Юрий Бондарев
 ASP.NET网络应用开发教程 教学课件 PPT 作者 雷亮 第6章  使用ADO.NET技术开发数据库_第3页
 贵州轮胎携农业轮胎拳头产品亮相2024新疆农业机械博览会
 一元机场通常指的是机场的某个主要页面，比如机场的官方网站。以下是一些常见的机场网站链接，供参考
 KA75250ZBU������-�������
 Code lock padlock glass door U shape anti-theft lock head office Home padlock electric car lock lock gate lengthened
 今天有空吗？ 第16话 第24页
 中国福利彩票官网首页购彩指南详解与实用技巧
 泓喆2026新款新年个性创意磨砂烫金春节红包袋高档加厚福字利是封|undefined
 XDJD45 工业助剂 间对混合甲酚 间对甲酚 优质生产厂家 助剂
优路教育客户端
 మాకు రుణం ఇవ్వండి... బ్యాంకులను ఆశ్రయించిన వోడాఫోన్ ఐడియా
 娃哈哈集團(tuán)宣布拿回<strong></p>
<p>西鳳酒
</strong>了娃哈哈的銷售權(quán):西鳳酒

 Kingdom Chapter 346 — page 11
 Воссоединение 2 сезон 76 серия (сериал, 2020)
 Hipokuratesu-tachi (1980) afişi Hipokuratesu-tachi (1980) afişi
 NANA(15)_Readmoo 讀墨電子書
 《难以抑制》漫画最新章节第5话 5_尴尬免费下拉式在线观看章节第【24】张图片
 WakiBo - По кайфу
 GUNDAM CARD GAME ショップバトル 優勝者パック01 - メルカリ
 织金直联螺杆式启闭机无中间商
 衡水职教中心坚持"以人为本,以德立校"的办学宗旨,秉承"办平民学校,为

Work to complete: What the exercise asks for is the listing above, retyped in full.

Output:
Юрий Бондарев
 ASP.NET网络应用开发教程 教学课件 PPT 作者 雷亮 第6章  使用ADO.NET技术开发数据库_第3页
 贵州轮胎携农业轮胎拳头产品亮相2024新疆农业机械博览会
 一元机场通常指的是机场的某个主要页面，比如机场的官方网站。以下是一些常见的机场网站链接，供参考
 KA75250ZBU������-�������
 Code lock padlock glass door U shape anti-theft lock head office Home padlock electric car lock lock gate lengthened
 今天有空吗？ 第16话 第24页
 中国福利彩票官网首页购彩指南详解与实用技巧
 泓喆2026新款新年个性创意磨砂烫金春节红包袋高档加厚福字利是封|undefined
 XDJD45 工业助剂 间对混合甲酚 间对甲酚 优质生产厂家 助剂
优路教育客户端
 మాకు రుణం ఇవ్వండి... బ్యాంకులను ఆశ్రయించిన వోడాఫోన్ ఐడియా
 娃哈哈集團(tuán)宣布拿回<strong></p>
<p>西鳳酒
</strong>了娃哈哈的銷售權(quán):西鳳酒

 Kingdom Chapter 346 — page 11
 Воссоединение 2 сезон 76 серия (сериал, 2020)
 Hipokuratesu-tachi (1980) afişi Hipokuratesu-tachi (1980) afişi
 NANA(15)_Readmoo 讀墨電子書
 《难以抑制》漫画最新章节第5话 5_尴尬免费下拉式在线观看章节第【24】张图片
 WakiBo - По кайфу
 GUNDAM CARD GAME ショップバトル 優勝者パック01 - メルカリ
 织金直联螺杆式启闭机无中间商
 衡水职教中心坚持"以人为本,以德立校"的办学宗旨,秉承"办平民学校,为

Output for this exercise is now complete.